Жольт предлагал атаковать Бужск, благо туры и пороки были подвезены. Володарь, скрывая как мог, гнев, отчаяние и горечь, решил не торопиться. Городок, залегающий у истоков Западного Буга, обложил он со всех сторон, так, что мышь не проскочит. Затем приказал метать через стену горящие стрелы и горшки с горючей смолой из подведённых онагров-катапульт. Бужск окутался огнём и чёрным дымом. Горели дома, вспыхивали амбары и бретьяннцы.
— Горят у бужан запасы зерна. Голодать скоро начнут. Ораву воев Давидовых не прокормить им. Измором возьмём Бужск, еже что! — говорил Володарь на совете Жольту и воеводе Верену.
Длинноусый смуглолицый угрин молчал, подозрительность и лукавство сквозили в его узких рысьих глазах.
«Проведчик! Всё о Руси Червонной ведает! — вспомнил Ростиславич слова матери. — Или это не тот Жольт? Да тог, не иначе. Не случайно Коломан его послал».
Уф, казалось ему, изучал, примеривался, запоминал, где здесь, на Руси Червонной, удобные броды, где перевалы, где каньоны не такие глубокие, где селения богатые, в которых есть чем поживиться. Надеется, верно, что не в последний раз на Червенщине и в Подолии.
Ещё большей ненавистью проникался Володарь к Игоревичу. Вот, теперь и иноземцам приходится пути указывать. А как быть иначе?
Волю гневу своему он всё-таки дал однажды вечером в походном шатре. Схватил, вырвал из рук отрока перо и чернила, достал лист дорогой харатьи и начертал не слишком искусно, разбрызгивая чёрные кляксы:
«Князь Давид! Учинил ты великое зло. Не имея в сердце ни страха Божия, ни стыда перед людьми, ни совести, не только не каешься ты в сотворённом безумстве и не сожалеешь, но намереваешься ещё большее зло содеять! Однако Бог тебя наказывает, и ты от рук моих ныне не укроешься, и нe избежишь кары! Если же не покаешься и не будешь просить прощения, то ведай, что учиню с тобой не как со князем, но яко с сущим злодеем и клятвопреступником!»

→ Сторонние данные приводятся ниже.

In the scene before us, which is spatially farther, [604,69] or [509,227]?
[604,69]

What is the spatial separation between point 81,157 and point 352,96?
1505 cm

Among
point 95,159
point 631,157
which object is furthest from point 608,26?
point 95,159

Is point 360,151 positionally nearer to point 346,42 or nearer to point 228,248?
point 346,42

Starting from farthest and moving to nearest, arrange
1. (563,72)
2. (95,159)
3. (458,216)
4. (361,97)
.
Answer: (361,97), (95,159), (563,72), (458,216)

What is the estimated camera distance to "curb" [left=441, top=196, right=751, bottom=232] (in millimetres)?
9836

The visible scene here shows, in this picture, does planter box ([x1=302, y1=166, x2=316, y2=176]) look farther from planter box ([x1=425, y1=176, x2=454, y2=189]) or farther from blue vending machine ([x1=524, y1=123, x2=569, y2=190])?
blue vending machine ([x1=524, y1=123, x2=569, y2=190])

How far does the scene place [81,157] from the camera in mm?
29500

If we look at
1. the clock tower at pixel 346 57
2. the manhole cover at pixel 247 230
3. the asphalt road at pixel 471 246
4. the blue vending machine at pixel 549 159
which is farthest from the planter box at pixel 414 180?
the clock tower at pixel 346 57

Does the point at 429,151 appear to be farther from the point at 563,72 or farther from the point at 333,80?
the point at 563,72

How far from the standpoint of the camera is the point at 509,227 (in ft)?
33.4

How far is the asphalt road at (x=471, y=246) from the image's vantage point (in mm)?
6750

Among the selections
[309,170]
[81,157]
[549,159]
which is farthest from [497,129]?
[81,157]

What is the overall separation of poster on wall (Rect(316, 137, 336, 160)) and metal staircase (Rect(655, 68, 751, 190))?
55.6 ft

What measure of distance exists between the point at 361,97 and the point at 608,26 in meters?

В Бужск к Игоревичу с грамотой отбыл Биндюк. В который раз храбрый и хитроумный отрок брался за сложное поручение. Немного тревожно было за молодца, но Володарь успокаивал себя тем, что Давид сильно напуган. Как оказалось потом, он не ошибся. В тяжком гневе написанное послание возымело скорое действие.
...Принимая грамоту из рук Биндюка, Игоревич стучал зубами от страха. Длани его дрожали. Прочитав послание, он побледнел, попятился, заговорил скороговоркой:
— Передай князю Володарю, отроче! Брата его не я полонил, но Святополк. Его люди ослепили его в Белгороде. Я же не смел его ослушаться, ибо сам в его руках был. Такое дело! Боялся вельми, чтоб и мне такого же лиха Святополк не учинил! Вот и пришлось потому мне к его делам пристать. Такое дело!
Отъехал Биндюк обратно в стан Володарев. Ни единому слову Игоревича Володарь не поверил. На следующее утро прискакал в Бужск новый гонец, Девятко, сын боярина Дорожая.
— Князь Володарь велел передать так, — объявил он Давиду. — Бог свидетель тому, кто из вас виновен, ты или Святополк. Не оставит Он злодеяние такое без отмщения. Князь же Володарь одного от тебя, Давид, требует: отпусти немедля брата его, князя Василька, и вороти все города, у него отнятые. Тогда умирится с тобою князь Володарь.
Обращаясь к Давиду, отрок не назвал его князем. В иной раз Игоревич бы возмутился, но сейчас, униженный и пристыженный, предпочёл не обратить на это внимание. Понимал он, что проиграл здесь и сейчас, что не хватило ему твёрдости духа. Впрочем, он питал надежду вырваться-таки из осады и попытаться отплатить за нынешнюю неудачу дерзкому Ростиславичу. Пока же он послал во Владимир за Васильком.